Sociodemographic characteristics and serotype distribution of the 80 qPCR-positive samples are presented in Table 1. In 2022, an equal number of samples were from men and women, whereas in 2023, more samples were from men (63%) than women. In both 2022 and 2023, most of the samples were from patients residing within Kavrepalanchok (60% and 75%, respectively) which is a peri-urban district in Central Nepal. This population represented 53 of the total 80 samples. The remaining patients predominantly resided in neighboring districts in Central Nepal including Bhaktapur [7], Kathmandu [6], Sindhu [4], Lalitpur [2], and others (Fig. 1). One sample collected in 2022 belonged to a patient from Banke district in western Nepal.

Serotype distribution

This study included a total of 80 qPCR-positive samples.
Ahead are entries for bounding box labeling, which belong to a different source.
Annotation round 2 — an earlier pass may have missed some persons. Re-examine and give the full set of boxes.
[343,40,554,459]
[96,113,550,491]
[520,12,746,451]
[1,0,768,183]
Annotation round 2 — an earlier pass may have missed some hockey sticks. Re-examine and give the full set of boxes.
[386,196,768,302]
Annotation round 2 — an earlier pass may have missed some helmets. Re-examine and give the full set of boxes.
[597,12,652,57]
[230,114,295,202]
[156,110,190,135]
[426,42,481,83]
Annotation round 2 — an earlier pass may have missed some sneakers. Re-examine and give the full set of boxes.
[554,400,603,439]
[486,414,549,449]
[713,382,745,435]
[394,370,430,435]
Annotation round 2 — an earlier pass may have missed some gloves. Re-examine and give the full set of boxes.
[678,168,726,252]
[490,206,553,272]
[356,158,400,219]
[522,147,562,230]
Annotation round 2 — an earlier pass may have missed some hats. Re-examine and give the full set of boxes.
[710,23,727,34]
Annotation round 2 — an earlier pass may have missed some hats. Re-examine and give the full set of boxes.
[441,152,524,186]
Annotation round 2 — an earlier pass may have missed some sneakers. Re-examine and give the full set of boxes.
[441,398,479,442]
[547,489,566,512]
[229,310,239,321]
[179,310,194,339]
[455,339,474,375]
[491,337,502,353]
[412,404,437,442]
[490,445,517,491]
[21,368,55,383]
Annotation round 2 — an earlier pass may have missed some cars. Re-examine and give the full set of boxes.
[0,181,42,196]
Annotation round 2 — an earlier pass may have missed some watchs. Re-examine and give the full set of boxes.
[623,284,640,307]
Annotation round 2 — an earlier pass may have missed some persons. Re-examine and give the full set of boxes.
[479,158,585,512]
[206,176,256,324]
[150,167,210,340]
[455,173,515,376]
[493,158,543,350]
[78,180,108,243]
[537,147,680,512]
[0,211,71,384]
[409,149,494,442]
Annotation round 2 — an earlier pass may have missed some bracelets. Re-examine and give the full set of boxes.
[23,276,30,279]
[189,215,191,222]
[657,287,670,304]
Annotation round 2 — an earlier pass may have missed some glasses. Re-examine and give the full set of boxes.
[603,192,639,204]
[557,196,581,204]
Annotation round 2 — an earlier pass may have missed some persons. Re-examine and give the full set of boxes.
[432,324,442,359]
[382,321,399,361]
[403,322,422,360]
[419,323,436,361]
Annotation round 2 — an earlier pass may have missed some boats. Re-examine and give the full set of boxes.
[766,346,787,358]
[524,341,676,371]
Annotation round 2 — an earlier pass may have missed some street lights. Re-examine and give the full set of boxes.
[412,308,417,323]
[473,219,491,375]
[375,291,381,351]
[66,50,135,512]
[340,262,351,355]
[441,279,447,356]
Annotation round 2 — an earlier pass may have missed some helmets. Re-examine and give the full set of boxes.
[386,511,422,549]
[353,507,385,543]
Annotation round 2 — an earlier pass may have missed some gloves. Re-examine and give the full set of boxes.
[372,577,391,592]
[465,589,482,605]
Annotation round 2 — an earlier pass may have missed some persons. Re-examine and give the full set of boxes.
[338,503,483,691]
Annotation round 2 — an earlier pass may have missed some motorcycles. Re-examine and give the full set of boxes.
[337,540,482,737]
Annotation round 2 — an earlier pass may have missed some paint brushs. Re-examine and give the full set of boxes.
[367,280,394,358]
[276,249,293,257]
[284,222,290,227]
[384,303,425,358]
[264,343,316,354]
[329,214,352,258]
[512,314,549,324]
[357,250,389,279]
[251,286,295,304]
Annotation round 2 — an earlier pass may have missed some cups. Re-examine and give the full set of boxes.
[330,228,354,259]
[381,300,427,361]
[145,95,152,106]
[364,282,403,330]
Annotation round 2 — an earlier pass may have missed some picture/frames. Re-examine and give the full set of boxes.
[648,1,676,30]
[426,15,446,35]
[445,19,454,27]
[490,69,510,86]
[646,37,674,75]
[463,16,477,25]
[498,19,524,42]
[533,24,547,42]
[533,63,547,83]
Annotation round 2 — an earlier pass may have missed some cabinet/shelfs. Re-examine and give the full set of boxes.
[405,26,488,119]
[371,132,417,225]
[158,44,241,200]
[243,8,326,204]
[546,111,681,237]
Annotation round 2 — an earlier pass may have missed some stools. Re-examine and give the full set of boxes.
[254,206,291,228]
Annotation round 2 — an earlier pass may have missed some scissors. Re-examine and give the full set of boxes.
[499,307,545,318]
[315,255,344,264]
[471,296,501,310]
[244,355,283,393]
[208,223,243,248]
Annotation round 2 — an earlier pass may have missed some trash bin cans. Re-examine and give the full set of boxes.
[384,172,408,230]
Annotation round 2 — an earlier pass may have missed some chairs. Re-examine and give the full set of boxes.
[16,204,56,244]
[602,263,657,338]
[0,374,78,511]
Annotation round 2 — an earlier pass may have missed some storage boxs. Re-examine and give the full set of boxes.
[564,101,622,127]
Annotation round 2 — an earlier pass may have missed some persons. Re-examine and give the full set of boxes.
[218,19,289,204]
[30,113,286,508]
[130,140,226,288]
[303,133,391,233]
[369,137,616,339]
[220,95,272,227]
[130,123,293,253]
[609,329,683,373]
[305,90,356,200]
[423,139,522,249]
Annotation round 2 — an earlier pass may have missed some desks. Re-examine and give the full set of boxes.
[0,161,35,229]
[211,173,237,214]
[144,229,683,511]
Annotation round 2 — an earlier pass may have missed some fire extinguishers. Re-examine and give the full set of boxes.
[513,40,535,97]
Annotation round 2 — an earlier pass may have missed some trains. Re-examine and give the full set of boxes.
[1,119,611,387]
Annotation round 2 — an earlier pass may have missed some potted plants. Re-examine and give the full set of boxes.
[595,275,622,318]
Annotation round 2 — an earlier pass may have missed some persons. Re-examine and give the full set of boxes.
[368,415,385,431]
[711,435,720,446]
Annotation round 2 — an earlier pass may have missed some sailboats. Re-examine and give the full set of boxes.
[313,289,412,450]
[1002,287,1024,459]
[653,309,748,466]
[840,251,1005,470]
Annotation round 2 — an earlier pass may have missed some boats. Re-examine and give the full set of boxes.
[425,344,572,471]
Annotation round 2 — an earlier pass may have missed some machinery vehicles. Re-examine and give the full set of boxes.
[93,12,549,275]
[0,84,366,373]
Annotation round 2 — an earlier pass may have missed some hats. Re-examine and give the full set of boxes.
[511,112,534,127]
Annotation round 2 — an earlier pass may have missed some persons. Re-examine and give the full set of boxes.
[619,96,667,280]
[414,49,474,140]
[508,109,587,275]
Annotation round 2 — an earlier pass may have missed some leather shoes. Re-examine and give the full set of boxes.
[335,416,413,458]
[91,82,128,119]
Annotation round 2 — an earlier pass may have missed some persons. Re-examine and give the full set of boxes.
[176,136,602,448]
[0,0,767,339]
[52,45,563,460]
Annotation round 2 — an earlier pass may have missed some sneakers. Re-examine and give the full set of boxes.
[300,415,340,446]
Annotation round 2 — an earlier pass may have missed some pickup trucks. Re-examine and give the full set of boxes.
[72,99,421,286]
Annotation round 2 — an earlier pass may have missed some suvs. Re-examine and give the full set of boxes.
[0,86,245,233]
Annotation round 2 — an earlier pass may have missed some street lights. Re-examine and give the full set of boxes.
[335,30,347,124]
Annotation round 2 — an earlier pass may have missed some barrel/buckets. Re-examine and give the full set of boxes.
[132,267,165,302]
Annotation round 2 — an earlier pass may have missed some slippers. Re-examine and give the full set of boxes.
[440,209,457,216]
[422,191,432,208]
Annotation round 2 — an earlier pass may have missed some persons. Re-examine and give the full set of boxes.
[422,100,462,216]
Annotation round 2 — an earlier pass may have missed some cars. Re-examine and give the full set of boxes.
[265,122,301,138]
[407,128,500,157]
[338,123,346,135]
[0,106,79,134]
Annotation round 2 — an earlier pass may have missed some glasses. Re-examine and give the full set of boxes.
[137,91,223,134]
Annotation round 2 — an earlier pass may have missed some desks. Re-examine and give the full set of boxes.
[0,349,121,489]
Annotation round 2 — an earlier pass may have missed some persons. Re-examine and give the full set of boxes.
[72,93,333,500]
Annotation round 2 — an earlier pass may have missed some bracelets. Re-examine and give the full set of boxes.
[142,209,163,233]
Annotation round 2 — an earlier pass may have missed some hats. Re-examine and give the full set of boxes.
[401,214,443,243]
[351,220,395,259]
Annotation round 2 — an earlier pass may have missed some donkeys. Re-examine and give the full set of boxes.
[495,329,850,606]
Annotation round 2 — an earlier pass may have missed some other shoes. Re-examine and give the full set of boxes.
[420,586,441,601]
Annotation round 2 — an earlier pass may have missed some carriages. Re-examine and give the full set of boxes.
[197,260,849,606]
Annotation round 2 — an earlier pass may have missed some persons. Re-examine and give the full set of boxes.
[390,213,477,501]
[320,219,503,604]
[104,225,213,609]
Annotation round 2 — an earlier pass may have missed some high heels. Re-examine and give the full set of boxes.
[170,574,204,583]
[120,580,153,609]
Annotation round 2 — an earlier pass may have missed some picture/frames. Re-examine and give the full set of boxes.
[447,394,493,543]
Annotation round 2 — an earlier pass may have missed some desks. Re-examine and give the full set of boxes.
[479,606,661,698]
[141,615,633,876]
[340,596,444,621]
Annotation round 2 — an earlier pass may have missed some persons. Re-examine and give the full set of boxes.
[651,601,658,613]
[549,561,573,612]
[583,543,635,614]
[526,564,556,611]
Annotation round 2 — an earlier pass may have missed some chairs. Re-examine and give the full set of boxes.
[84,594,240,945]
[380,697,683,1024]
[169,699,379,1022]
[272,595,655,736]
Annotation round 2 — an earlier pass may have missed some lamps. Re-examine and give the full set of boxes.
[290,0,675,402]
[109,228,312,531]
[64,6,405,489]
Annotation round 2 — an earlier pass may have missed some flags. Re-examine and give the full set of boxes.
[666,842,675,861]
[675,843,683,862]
These samples included 48 qPCR-positive samples from the dengue outbreak of 2022 and 32 samples from the dengue prevalent season of 2023 (Table 1). In 2022, most samples were identified as DENV1 (28, 58.3%) followed by DENV3 (11, 22.9%) and DENV2 (9, 18.7%), whereas in 2023 the majority of samples were identified as DENV3 (20, 62.5%) followed by DENV2 (8, 25%) and DENV1 (4, 12.5%). DENV4 was not detected in either year.

Phylogenetic analysis

Forty-one out of the 80 qPCR + samples exhibited successful sequencing, characterized by ≥ 70% genome coverage at 10 × coverage depth, and were subjected to phylogenetic analysis. Successful sequencing occurred in samples with an average Ct value of 17.84 (SD = 6.68).

DENV1

A phylogenetic tree of DENV1 sequences analyzed in the manuscript is available as Fig. 2. Seven sequences from 2022 and two sequences from 2023 were phylogenetically analyzed. All 2022 and 2023 genomes of DENV1 from Nepal were identified as genotype III. The Nepalese clade was most closely related to a Chinese genome of DENV from a traveler returning from India in 2019 (MN923086.1) and other Indian DENV1 genomes from 2019. All DENV1 genomes of this study clustered into a discrete phylogenetic group with the remaining Nepalese DENV1 sequences isolated in 2022 and 2023.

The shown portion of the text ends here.